Written exercise:
Take the material below and write it all out again exactly.

Supplied data:
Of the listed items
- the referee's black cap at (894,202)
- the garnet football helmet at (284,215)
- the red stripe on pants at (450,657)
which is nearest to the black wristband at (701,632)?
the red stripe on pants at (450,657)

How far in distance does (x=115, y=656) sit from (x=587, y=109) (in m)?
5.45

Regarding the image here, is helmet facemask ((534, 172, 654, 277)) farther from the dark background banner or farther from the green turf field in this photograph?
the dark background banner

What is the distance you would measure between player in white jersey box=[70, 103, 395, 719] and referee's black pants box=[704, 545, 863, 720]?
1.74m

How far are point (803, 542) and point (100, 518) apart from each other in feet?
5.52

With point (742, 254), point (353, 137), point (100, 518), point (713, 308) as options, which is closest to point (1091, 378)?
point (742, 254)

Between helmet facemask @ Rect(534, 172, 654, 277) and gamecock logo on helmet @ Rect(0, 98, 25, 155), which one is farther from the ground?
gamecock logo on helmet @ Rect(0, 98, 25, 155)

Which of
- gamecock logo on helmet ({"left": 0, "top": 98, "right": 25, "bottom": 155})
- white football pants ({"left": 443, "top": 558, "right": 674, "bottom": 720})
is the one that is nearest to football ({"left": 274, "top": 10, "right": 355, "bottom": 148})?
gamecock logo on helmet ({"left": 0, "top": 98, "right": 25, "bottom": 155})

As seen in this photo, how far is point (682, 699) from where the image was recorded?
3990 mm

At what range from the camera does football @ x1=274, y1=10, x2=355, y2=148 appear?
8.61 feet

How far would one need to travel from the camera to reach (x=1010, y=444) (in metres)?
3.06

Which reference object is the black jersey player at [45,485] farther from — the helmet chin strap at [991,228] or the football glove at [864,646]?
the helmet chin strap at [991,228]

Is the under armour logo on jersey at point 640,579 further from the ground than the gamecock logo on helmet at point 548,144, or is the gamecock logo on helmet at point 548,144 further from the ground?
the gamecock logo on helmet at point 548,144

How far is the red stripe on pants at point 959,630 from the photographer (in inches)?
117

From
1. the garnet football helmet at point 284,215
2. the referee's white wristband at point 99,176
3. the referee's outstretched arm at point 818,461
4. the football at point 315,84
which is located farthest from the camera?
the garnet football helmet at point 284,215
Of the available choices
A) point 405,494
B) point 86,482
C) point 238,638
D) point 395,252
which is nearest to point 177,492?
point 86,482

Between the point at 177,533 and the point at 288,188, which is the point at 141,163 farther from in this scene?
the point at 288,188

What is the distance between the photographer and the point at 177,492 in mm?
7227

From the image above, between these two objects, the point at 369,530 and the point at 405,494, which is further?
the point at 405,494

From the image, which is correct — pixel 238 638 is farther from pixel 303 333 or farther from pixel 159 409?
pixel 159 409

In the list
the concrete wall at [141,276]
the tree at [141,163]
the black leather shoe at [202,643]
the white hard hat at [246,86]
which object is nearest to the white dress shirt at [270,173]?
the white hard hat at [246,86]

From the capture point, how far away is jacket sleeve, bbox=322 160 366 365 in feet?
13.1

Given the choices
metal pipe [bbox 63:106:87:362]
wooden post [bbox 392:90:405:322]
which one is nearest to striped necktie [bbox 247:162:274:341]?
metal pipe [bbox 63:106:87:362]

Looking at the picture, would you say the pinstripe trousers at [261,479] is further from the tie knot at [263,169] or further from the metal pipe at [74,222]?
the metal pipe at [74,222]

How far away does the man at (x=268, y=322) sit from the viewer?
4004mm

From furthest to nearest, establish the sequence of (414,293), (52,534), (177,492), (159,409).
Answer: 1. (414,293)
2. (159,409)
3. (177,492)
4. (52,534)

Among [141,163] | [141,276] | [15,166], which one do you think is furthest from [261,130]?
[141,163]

Task solution:
Of the listed items
- the referee's black cap at (894,202)
- the garnet football helmet at (284,215)
- the red stripe on pants at (450,657)
which is nearest to the black wristband at (701,632)?
the red stripe on pants at (450,657)

How far in distance does (x=115, y=656) sit from (x=587, y=109) (in m)?
5.45

Regarding the image here, is helmet facemask ((534, 172, 654, 277)) farther from the dark background banner or farther from the green turf field in this photograph?
the dark background banner

What is the distance you would measure between player in white jersey box=[70, 103, 395, 719] and referee's black pants box=[704, 545, 863, 720]?
1.74m

How far are point (803, 542) and point (100, 518) apart from each other in feet?
5.52

With point (742, 254), point (353, 137), point (100, 518), point (713, 308) as options, which is closest to point (1091, 378)?
point (742, 254)

Between helmet facemask @ Rect(534, 172, 654, 277) and gamecock logo on helmet @ Rect(0, 98, 25, 155), which one is farther from the ground?
gamecock logo on helmet @ Rect(0, 98, 25, 155)

Which of
- gamecock logo on helmet ({"left": 0, "top": 98, "right": 25, "bottom": 155})
- white football pants ({"left": 443, "top": 558, "right": 674, "bottom": 720})
is the one that is nearest to football ({"left": 274, "top": 10, "right": 355, "bottom": 148})?
gamecock logo on helmet ({"left": 0, "top": 98, "right": 25, "bottom": 155})

As seen in this photo, how far is point (682, 699) from where the image was recorded?
3990 mm

At what range from the camera does football @ x1=274, y1=10, x2=355, y2=148 appear?
8.61 feet

How far would one need to travel from the camera to reach (x=1010, y=444) (in metres)?
3.06

Which reference object is the black jersey player at [45,485] farther from — the helmet chin strap at [991,228] or the football glove at [864,646]?
the helmet chin strap at [991,228]

Is the under armour logo on jersey at point 640,579 further from the ground than the gamecock logo on helmet at point 548,144, or is the gamecock logo on helmet at point 548,144 further from the ground?
the gamecock logo on helmet at point 548,144

How far is the red stripe on pants at point 959,630 from the photographer (in inches)?
117

From
1. the garnet football helmet at point 284,215
2. the referee's white wristband at point 99,176
3. the referee's outstretched arm at point 818,461
4. the football at point 315,84
which is located farthest from the camera?
the garnet football helmet at point 284,215
Of the available choices
A) point 405,494
B) point 86,482
C) point 238,638
D) point 395,252
which is nearest to point 177,492?
point 86,482

Between the point at 177,533 and the point at 288,188, which is the point at 141,163 farther from in this scene?
the point at 288,188

What is the distance between the photographer and the point at 177,492 in mm?
7227

From the image above, between these two objects, the point at 369,530 and the point at 405,494, which is further?
the point at 405,494

From the image, which is correct — pixel 238 638 is farther from pixel 303 333 or farther from pixel 159 409?
pixel 159 409

In the list
the concrete wall at [141,276]
the tree at [141,163]
the black leather shoe at [202,643]
the white hard hat at [246,86]
which object is nearest to the white dress shirt at [270,173]?
the white hard hat at [246,86]

From the capture point, how far away is jacket sleeve, bbox=322 160 366 365 in feet?
13.1

Given the choices
metal pipe [bbox 63:106:87:362]
wooden post [bbox 392:90:405:322]
which one is nearest to striped necktie [bbox 247:162:274:341]?
metal pipe [bbox 63:106:87:362]

Looking at the picture, would you say the pinstripe trousers at [261,479] is further from the tie knot at [263,169] or further from the metal pipe at [74,222]?
the metal pipe at [74,222]

How far away does the man at (x=268, y=322) sit from the viewer?
4004mm

From furthest to nearest, establish the sequence of (414,293), (52,534), (177,492), (159,409).
Answer: 1. (414,293)
2. (159,409)
3. (177,492)
4. (52,534)

Among [141,163] | [141,276] | [15,166], which one do you think is furthest from [261,130]?
[141,163]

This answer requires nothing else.